Quando viram que se tratava da princesa Ephemeron, se ajoelharam em respeito.
"Por favor. Se levantem."-não foi uma ordem, mas um pedido que todos acataram. -"Podem ser soldados de meu pai, mas odeio que se curvem diante de mim."
"Mas é a princesa do Submundo!"-argumentava Heitor.
"Sim. Mas se vão ficar perto de mim, se vão se tornam minha guarda...terão que deixar essas formalidades de lado. Não quero servos."

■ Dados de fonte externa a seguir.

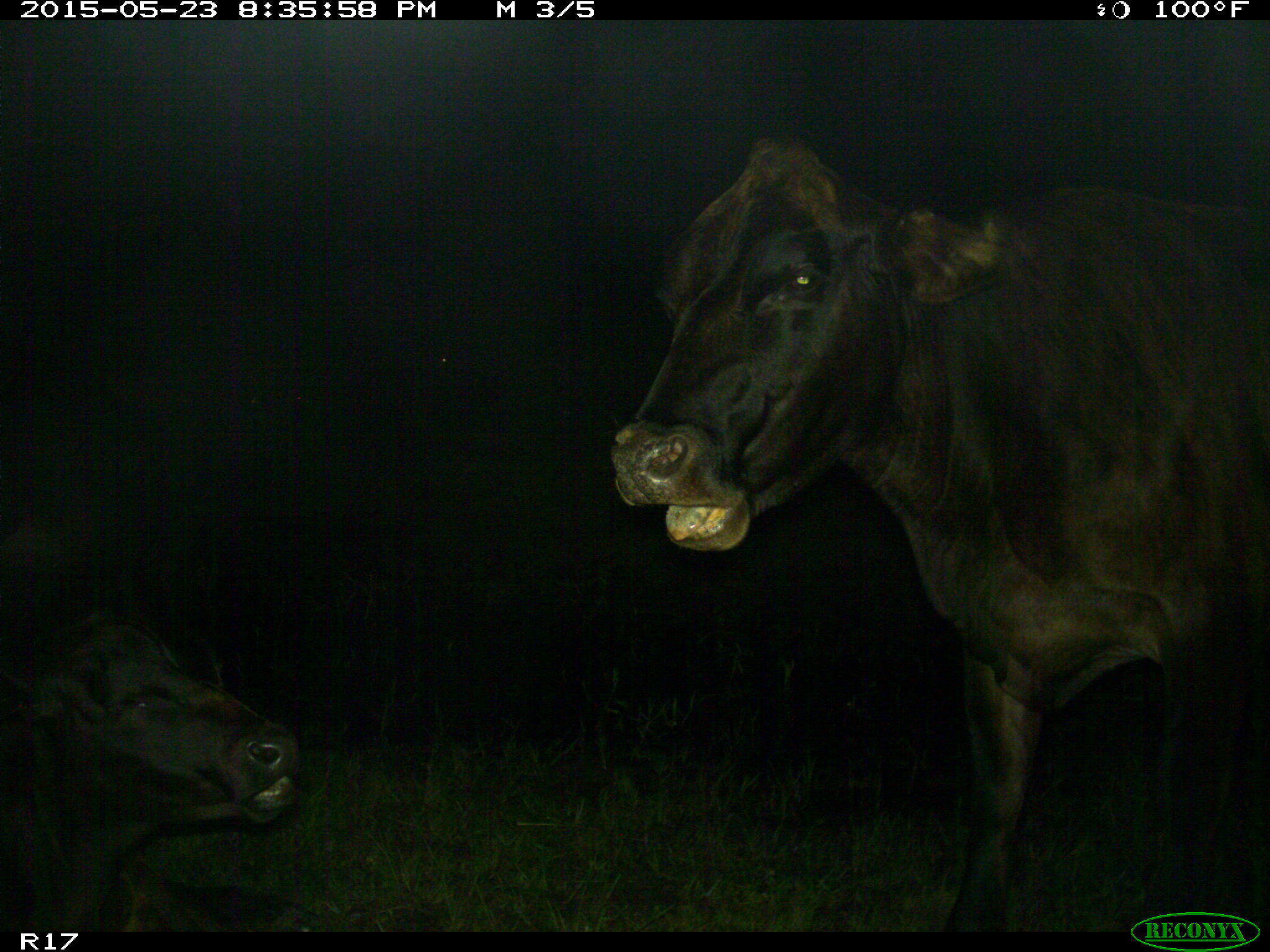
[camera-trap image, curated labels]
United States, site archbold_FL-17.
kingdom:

"Não entendo."-diz o Espectro.
"Quero que sejamos amigos."-respondeu a princesa.
Jasão, Iolaus e Acis sorriram diante do comentário. Atalanta manteve uma expressão mais serena, Shiva deu um sorriso discreto, Cicno não esboçou reação alguma, mantendo uma fachada fria e distante.
"Mas... princesa."
"Amigos, Heitor?"-ela insistiu com a pergunta.
"Esta bem... amigos."-o Espectro suspirou resignado.
"Que bom!"-movida pelo impulso, Ephemeron abraçou Heitor, deixando completamente sem jeito, corado, com o coração disparando sem parar.-"Nos veremos depois."
A princesa se despediu com um sorriso, entrando novamente no palácio. Heitor ficou parado, apenas observando ela sumir de sua vista. E só acordou, quando escutou as risadinhas dos companheiros.
"Toma Heitor."-Acis com um gesto de mímica, parecia que pegava algo no chão. -"Seu queixo que caiu."
"Calem a boca!"-resmungou Heitor, que depois elevou a voz. -"Se sou o líder, comecem a treinar ao invés de ficarem fazendo comentários e brincadeiras sem graça!"
"Sim, senhor!"-Jasão, Iolaus e Acis bateram continência, ainda tirando sarro do amigo, e tiveram que correr para se desviarem de um golpe dele.
Shiva e Atalanta apenas moveram as cabeças em sinal negativo. A jovem reprovando a brincadeira dos garotos, o homem imaginando que eles ainda eram crianças crescidas. Cicnos apenas olhava para onde Ephemeron entrou e deu um sorriso enigmático.
E assim, mais algum tempo se passou. A curiosidade nata da filha do deus dos mortos era saciada através de sua mãe e pelas conversas que tinha com os seus amigos, como ela se referia aos sete espectros que a protegiam. Claro que nem todas as descrições de como era o mundo dos vivos eram capazes de aplacar sua grande vontade de conhecer tal lugar, ao contrário. Sentia, com mais intensidade, desejo de conhecer a Terra. Porém, sabia que não seria nada fácil convencer seu pai, sempre tão cauteloso. E em sua ânsia cada vez maior, ocorreu-lhe uma idéia um tanto inusitada, mas típica de um coração jovem.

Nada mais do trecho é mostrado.